----- WYBRANY FRAGMENT -----

To, że istnieją jeszcze cięższe grzechy ciężkie (np. morderstwo, gwałt, itd.), to nie łagodzi ciężkości tego konkretnego grzechu. Po prostu po przekroczeniu pewnej granicy czy to o metr czy o kilometr to jest już grzech ciężki. Tą granicą jest materia danego czynu. Masturbacja oraz inne czyny przeciw czystości mają już materię ciężką. A dlaczego? Można by długo tłumaczyć, wyjaśniać.
Jest to puszczenie samopas swojej seksualności; jest to jedna z najważniejszych i najsilniej działających na człowieka sił wewnętrznych i nie posiadanie nad tym kontroli, jest nie posiadaniem kontroli nad swoim ciałem, jest zniewoleniem - bo jeśli nawet chcąc zachować czystość, masturbujesz się, czyli postępujesz wbrew swojej woli, to znaczy, że jest ona słabsza od Twoich pragnień, że one kierują Tobą, że jest sie zniewolonym przez swoją seksualność. My nie mamy być niewolnikami ciała i jego pożądliwości, ale mamy być Bożymi dziećmi - wolnymi!

----- UDOSTĘPNIONY MATERIAŁ -----

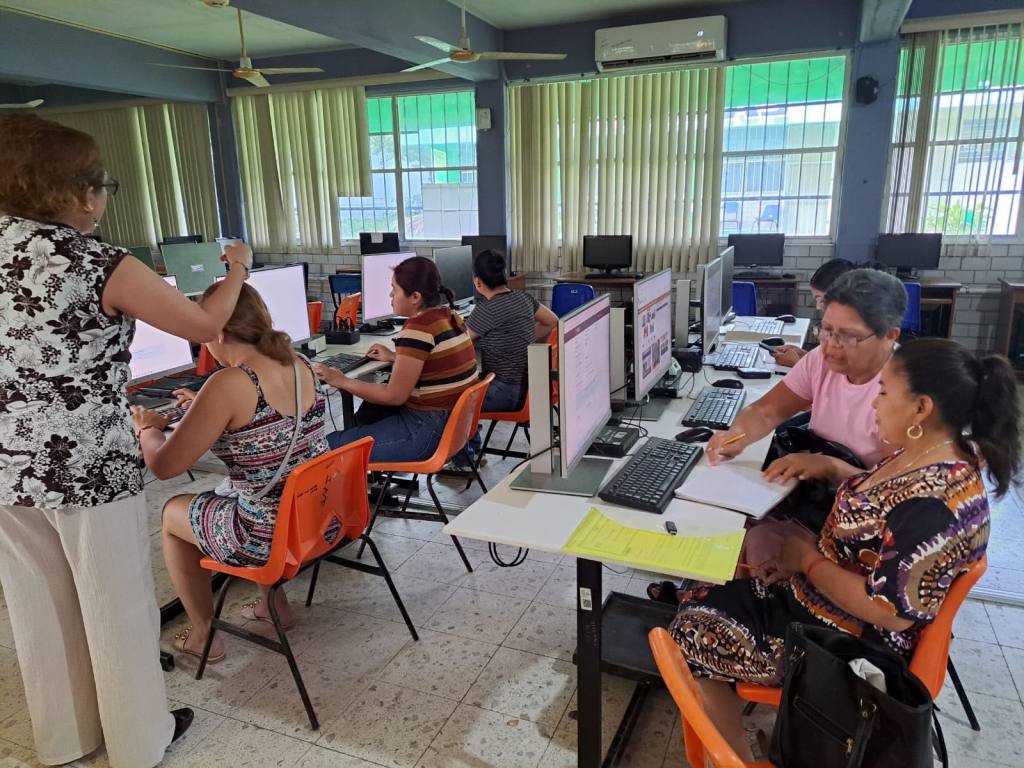 CENTRO DE JUSTICIA PARA MUJERES ACERCA EDUCACIÓN SUPERIOR GRATUITA A MUJERES HUASTECAS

-----

_POLECENIE:_ Proszę przepisać dosłownie z fragmentu o grzechu ciężkim tekst od „To, że istnieją” do „długo tłumaczyć, wyjaśniać.”.

_ROZWIĄZANIE ZADANIA:_
To, że istnieją jeszcze cięższe grzechy ciężkie (np. morderstwo, gwałt, itd.), to nie łagodzi ciężkości tego konkretnego grzechu. Po prostu po przekroczeniu pewnej granicy czy to o metr czy o kilometr to jest już grzech ciężki. Tą granicą jest materia danego czynu. Masturbacja oraz inne czyny przeciw czystości mają już materię ciężką. A dlaczego? Można by długo tłumaczyć, wyjaśniać.